第2話 出会いは突然に

(暇だな……適当に街をぶらつくか……)


 このまま過ごしていると日があっという間に暮れてしまう。流石に、それは嫌だと思った雄飛は座椅子から立ち上がると、適当に着替え始めた。

 ジーンズに黒いシンプルなTシャツを着ると、くるぶしまでの黒い靴下を履いてから白いスニーカを下駄箱から取り出した。

 季節は真夏。

 年々暑くなるこの時期が、昔は好きだった……今は暑すぎて、好まないが。


「エグイくらい、あちぃな……」


 思わず口が悪くなる。だが、悪態を吐いても意味がないので……早くも涼しい所を求めて、とりあえずショッピングモールに向かう事にした。

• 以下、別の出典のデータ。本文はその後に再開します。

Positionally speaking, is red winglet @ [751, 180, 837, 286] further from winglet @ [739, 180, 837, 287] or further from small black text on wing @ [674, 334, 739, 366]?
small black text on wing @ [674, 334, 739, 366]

 少し距離があるが散歩にはちょうどいいだろうと判断した雄飛は、暑さを耐えて歩を進める。

 数十分後。

 少しバテながらショッピングモールに辿り着いた雄飛は、飲み物を求めて中を彷徨う。

 そうして、スポーツドリンクを購入した雄飛はベンチがあるフロアへ向かい、適当に腰掛けてペットボトルのキャップを開けて流し込んだ。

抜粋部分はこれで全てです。